Quand le harcèlement moral disqualifie la rupture conventionnelle

Cette publication est initialement parue sur le site du syndicat de salariés CFDT.

Le contexte de harcèlement moral dans lequel a été signée une rupture conventionnelle peut engendrer une situation de violence morale constitutive d’un vice du consentement entraînant la nullité de la rupture.

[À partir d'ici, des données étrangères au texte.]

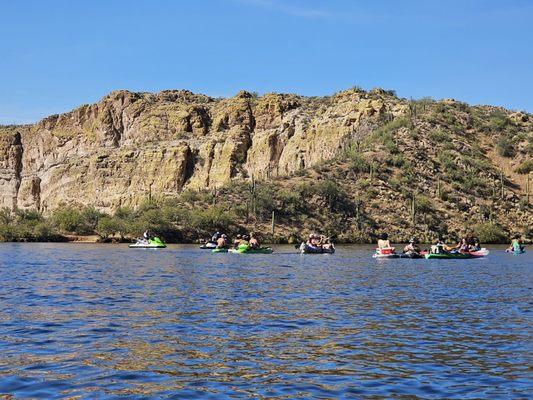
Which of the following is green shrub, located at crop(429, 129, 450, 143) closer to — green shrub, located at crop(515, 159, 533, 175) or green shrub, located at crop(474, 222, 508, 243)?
green shrub, located at crop(515, 159, 533, 175)

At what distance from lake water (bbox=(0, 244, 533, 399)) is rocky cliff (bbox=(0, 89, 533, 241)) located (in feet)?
211

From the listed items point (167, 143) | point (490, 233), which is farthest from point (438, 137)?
point (167, 143)

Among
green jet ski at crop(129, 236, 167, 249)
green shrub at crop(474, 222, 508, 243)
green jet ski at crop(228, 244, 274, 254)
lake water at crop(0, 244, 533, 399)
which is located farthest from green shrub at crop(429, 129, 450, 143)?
lake water at crop(0, 244, 533, 399)

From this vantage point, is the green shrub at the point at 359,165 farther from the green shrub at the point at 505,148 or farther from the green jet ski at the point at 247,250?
the green jet ski at the point at 247,250

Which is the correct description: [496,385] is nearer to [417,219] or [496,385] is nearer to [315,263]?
[315,263]

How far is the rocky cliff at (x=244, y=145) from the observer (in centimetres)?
9938

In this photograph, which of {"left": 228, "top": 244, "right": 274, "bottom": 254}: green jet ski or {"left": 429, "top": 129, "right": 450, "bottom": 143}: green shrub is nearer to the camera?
{"left": 228, "top": 244, "right": 274, "bottom": 254}: green jet ski

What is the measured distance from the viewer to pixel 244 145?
122m

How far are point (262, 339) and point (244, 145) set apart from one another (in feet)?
347

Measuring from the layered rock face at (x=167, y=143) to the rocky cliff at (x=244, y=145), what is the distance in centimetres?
21

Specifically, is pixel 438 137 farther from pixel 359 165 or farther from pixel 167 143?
pixel 167 143

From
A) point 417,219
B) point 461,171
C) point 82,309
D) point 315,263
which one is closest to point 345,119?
point 461,171

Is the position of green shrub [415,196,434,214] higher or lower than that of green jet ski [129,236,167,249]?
higher

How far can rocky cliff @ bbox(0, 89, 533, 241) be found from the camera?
9938 centimetres
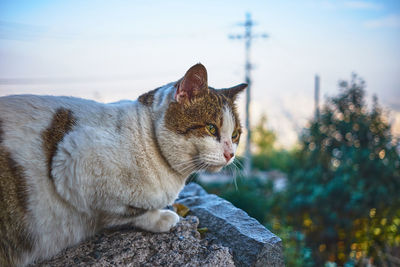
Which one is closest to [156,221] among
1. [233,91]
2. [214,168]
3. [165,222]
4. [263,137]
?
[165,222]

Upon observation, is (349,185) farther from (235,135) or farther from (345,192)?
(235,135)

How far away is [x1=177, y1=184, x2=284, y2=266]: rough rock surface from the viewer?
5.50 ft

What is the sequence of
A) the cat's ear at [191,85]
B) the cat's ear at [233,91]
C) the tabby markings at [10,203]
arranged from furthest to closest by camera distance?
the cat's ear at [233,91]
the cat's ear at [191,85]
the tabby markings at [10,203]

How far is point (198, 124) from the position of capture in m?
1.57

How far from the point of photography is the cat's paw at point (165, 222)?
1737mm

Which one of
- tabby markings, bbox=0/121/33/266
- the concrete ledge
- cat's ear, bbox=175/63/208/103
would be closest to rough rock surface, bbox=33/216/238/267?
the concrete ledge

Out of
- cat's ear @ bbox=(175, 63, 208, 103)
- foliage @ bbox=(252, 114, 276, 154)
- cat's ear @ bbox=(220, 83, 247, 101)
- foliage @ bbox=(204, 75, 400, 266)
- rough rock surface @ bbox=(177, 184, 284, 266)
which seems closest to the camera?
cat's ear @ bbox=(175, 63, 208, 103)

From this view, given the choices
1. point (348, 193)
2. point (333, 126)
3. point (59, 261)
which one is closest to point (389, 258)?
point (348, 193)

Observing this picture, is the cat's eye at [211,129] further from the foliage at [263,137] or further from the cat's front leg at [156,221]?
the foliage at [263,137]

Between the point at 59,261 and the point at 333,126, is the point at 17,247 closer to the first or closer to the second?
the point at 59,261

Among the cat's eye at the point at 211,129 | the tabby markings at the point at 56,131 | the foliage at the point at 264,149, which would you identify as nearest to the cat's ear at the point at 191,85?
the cat's eye at the point at 211,129

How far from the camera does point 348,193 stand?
3803mm

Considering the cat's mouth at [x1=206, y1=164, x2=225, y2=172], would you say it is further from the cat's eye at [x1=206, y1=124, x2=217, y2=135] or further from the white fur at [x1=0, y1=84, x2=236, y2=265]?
the cat's eye at [x1=206, y1=124, x2=217, y2=135]

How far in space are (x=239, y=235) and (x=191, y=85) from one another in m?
0.83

Cass.soc.29.01.20, n°18-24296. 

  • Faits, procédure, prétentions

A son retour de congé de maternité, une vendeuse, responsable de magasin, subit un contexte difficile, propre à caractériser un harcèlement moral (rétrogradation et promotion d’un collègue à ses fonctions de responsable, propos misogynes, expression du souhait de la voir quitter l’entreprise…) et se retrouve en arrêt maladie, suivie par une psychologue du fait de cette situation. 

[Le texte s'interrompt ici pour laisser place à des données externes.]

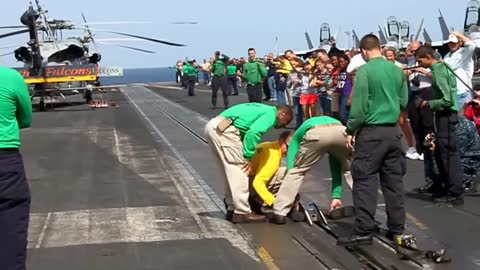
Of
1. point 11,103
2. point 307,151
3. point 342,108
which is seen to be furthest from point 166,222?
point 342,108

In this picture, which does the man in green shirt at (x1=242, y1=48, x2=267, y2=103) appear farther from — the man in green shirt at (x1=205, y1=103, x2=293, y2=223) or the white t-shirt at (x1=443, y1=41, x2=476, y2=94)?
the man in green shirt at (x1=205, y1=103, x2=293, y2=223)

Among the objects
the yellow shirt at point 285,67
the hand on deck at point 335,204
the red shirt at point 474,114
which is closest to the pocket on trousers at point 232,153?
the hand on deck at point 335,204

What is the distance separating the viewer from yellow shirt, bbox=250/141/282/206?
8125 millimetres

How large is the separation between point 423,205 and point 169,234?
116 inches

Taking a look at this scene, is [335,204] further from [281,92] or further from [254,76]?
[281,92]

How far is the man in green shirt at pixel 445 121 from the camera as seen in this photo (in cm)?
830

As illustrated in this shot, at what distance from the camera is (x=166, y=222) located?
831cm

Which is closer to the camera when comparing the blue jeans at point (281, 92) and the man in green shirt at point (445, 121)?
the man in green shirt at point (445, 121)

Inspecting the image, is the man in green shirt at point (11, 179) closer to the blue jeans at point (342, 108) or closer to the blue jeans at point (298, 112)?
the blue jeans at point (342, 108)

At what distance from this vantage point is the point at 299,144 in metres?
7.87

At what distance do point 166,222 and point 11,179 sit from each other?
3.58 meters

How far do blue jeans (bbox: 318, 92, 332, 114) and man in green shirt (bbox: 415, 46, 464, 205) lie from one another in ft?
23.6

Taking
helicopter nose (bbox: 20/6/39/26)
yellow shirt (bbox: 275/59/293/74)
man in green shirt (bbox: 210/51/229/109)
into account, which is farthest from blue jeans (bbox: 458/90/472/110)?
helicopter nose (bbox: 20/6/39/26)

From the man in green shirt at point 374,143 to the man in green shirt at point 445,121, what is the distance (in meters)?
1.54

Finalement, elle signe une rupture conventionnelle avec son employeur et cette rupture est homologuée par la Direccte. 

Puis, considérant que son consentement a été vicié du fait du harcèlement moral qu’elle estime avoir subi, elle saisit la juridiction prud’homale d’une demande en nullité de la rupture conventionnelle pour harcèlement moral. 

La cour d’appel accueille sa demande, condamne l’employeur en raison du harcèlement et annule la rupture, qu’elle requalifie en licenciement nul. 

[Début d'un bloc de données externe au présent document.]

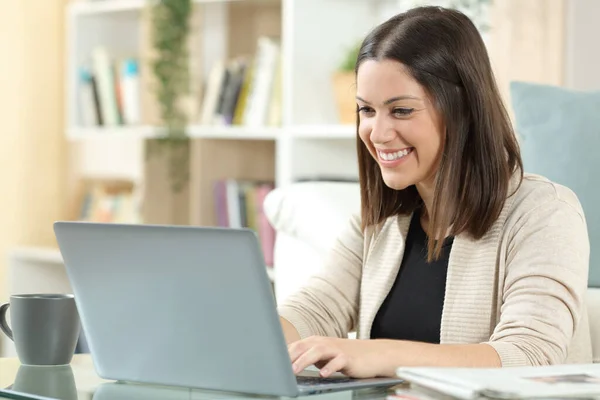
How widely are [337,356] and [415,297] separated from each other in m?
0.46

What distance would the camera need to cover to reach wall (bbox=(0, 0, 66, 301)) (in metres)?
4.12

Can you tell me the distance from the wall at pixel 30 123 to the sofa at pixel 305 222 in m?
2.10

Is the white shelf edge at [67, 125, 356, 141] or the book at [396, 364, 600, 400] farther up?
the white shelf edge at [67, 125, 356, 141]

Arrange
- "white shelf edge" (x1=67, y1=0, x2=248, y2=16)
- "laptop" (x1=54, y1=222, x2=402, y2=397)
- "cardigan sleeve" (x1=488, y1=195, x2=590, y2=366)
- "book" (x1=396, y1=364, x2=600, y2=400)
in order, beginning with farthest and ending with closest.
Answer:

L’employeur décide alors de se pourvoir en cassation, principalement au motif que le harcèlement moral ne constitue pas en soi une cause de nullité de la rupture conventionnelle. 

  • Une situation de violence morale vicie le consentement à la RC

La Cour de cassation rejette le pourvoi de manière lapidaire. 

La Haute juridiction approuve en effet les juges du fond d’avoir considéré que la rupture conventionnelle est nulle dès lors qu’ils ont relevé qu’à la date de la signature de la convention, « la salariée était dans une situation de violence morale en raison du harcèlement moral et des troubles psychologiques qui en sont découlés ». 

Elle ajoute que les juges ont ainsi « caractérisé un vice du consentement ». 

La rupture conventionnelle met fin au contrat de travail d’un commun accord entre l’employeur et le salarié. Ce mode de rupture est régi par les articles L.1237-11 et suivants du Code du travail, ainsi que par le droit commun des conventions. C’est pourquoi, la RC, qui doit être soumise au Direccte pour homologation, ne peut être contestée devant le juge qu’en raison d’un vice du consentement. Les vices du consentement figurent aux articles 1130 et suivants du Code civil. Ils sont au nombre de trois : erreur, dol et violence. 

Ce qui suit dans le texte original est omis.